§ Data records

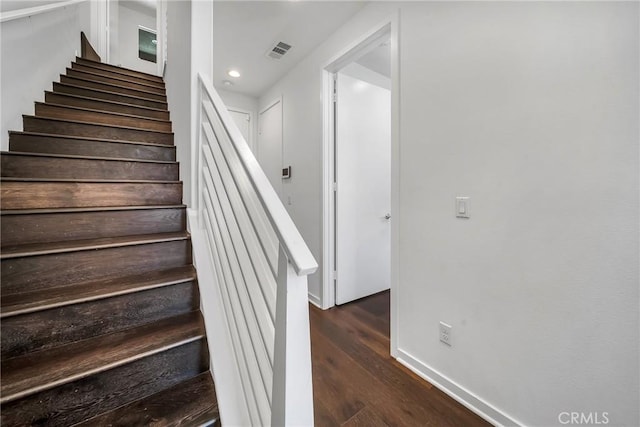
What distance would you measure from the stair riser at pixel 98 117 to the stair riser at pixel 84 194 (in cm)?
91

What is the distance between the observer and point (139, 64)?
4773 mm

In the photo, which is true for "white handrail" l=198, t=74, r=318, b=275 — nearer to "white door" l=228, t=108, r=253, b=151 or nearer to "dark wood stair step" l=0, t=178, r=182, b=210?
"dark wood stair step" l=0, t=178, r=182, b=210

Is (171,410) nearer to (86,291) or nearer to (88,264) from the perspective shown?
(86,291)

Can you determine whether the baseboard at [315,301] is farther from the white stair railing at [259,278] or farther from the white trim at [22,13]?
the white trim at [22,13]

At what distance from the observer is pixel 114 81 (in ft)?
8.76

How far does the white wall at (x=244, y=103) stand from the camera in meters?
3.39

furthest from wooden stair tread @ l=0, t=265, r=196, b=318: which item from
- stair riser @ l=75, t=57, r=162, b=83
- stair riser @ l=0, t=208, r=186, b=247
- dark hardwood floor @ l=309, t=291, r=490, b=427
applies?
stair riser @ l=75, t=57, r=162, b=83

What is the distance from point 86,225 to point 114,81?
2307mm

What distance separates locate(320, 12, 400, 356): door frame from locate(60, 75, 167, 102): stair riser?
1.94 m

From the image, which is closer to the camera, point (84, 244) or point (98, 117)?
point (84, 244)

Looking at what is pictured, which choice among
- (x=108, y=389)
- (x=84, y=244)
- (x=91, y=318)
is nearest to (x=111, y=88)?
(x=84, y=244)

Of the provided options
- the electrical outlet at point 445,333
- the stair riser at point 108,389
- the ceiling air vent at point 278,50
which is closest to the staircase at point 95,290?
the stair riser at point 108,389

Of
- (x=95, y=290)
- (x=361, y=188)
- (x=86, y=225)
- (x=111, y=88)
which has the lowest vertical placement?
(x=95, y=290)

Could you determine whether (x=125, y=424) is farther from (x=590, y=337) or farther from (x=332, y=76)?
(x=332, y=76)
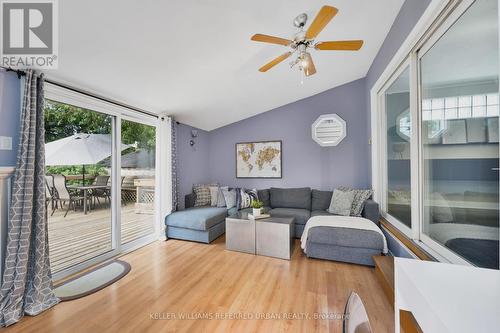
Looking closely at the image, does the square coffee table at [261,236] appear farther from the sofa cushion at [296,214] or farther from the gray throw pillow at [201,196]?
the gray throw pillow at [201,196]

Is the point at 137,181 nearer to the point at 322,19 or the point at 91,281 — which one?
the point at 91,281

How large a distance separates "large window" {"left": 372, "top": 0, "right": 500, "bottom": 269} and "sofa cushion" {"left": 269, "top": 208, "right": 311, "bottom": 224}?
142 cm

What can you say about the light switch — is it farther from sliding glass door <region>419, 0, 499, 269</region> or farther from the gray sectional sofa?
sliding glass door <region>419, 0, 499, 269</region>

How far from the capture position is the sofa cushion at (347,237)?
245cm

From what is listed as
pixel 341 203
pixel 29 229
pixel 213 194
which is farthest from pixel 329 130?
pixel 29 229

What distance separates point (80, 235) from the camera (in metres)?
2.89

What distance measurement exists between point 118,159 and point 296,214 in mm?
2862

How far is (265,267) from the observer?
2525mm

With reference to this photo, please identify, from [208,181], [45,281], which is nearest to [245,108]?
[208,181]

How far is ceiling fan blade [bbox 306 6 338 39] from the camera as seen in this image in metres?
1.39

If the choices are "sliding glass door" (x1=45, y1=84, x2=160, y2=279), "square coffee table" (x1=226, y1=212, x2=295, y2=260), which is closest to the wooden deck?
"sliding glass door" (x1=45, y1=84, x2=160, y2=279)

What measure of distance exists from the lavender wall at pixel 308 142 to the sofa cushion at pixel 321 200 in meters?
0.25

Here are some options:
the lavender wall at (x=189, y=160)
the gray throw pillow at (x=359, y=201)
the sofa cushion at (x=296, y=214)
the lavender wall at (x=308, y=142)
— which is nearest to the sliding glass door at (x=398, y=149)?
the gray throw pillow at (x=359, y=201)

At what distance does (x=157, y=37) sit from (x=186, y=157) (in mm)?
2612
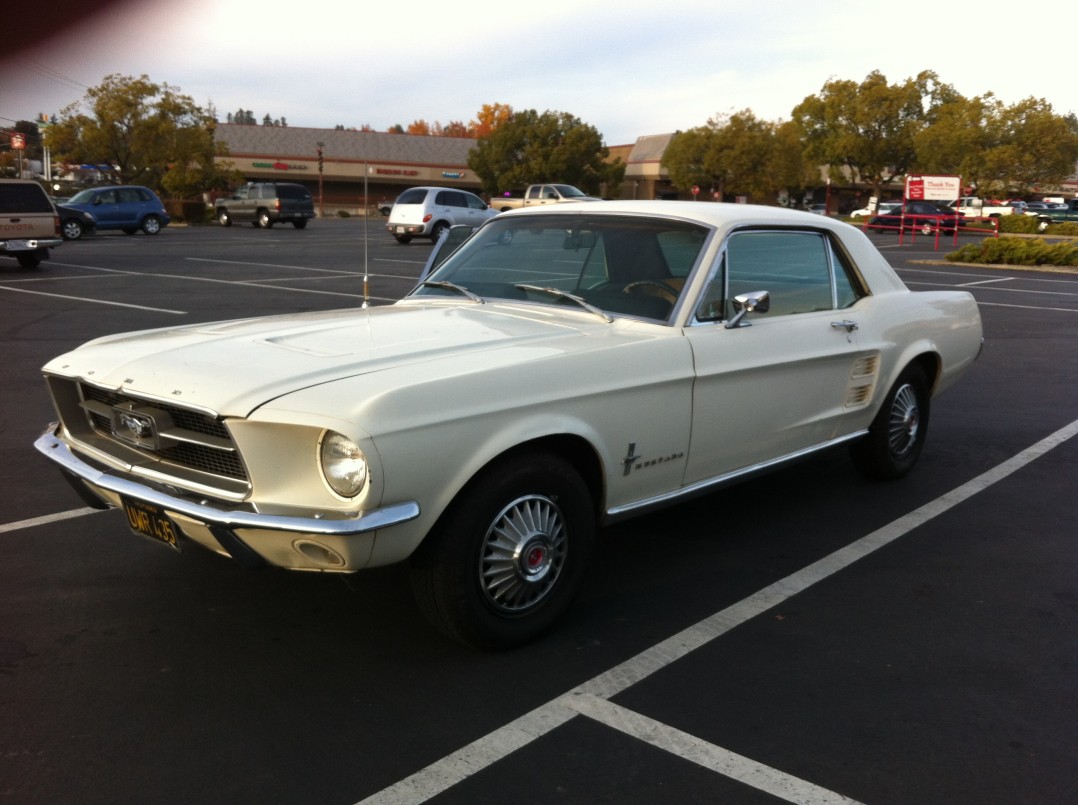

§ REQUIREMENT
Rewrite the items from the line that contains "What distance separates point" through the end of the items, inclusive, replacing "lavender wall" with "mauve wall" and leaving everything else unchanged. Omit the pictures from your answer.

§ FINISHED EXERCISE
What distance separates point (80, 235) from the camera (in metres)?
2.89

What distance measurement exists between point 118,159 and point 296,214 in mm?
2862

How far is (265,267) from the observer?
2525mm

With reference to this photo, please identify, from [208,181], [45,281], which is nearest to [245,108]?
[208,181]

How far is ceiling fan blade [bbox 306 6 338 39] from the camera as seen in this image in metres?
1.39

If the choices are "sliding glass door" (x1=45, y1=84, x2=160, y2=279), "square coffee table" (x1=226, y1=212, x2=295, y2=260), which is closest to the wooden deck?
"sliding glass door" (x1=45, y1=84, x2=160, y2=279)

What measure of distance exists from the mauve wall at pixel 308 142 to the sofa cushion at pixel 321 200 in meters?
0.25

Here are some options:
the mauve wall at (x=189, y=160)
the gray throw pillow at (x=359, y=201)
the sofa cushion at (x=296, y=214)
the mauve wall at (x=308, y=142)
— which is nearest to the sliding glass door at (x=398, y=149)?
the gray throw pillow at (x=359, y=201)

At what distance does (x=157, y=37) sit from (x=186, y=157) (in mm)?
2612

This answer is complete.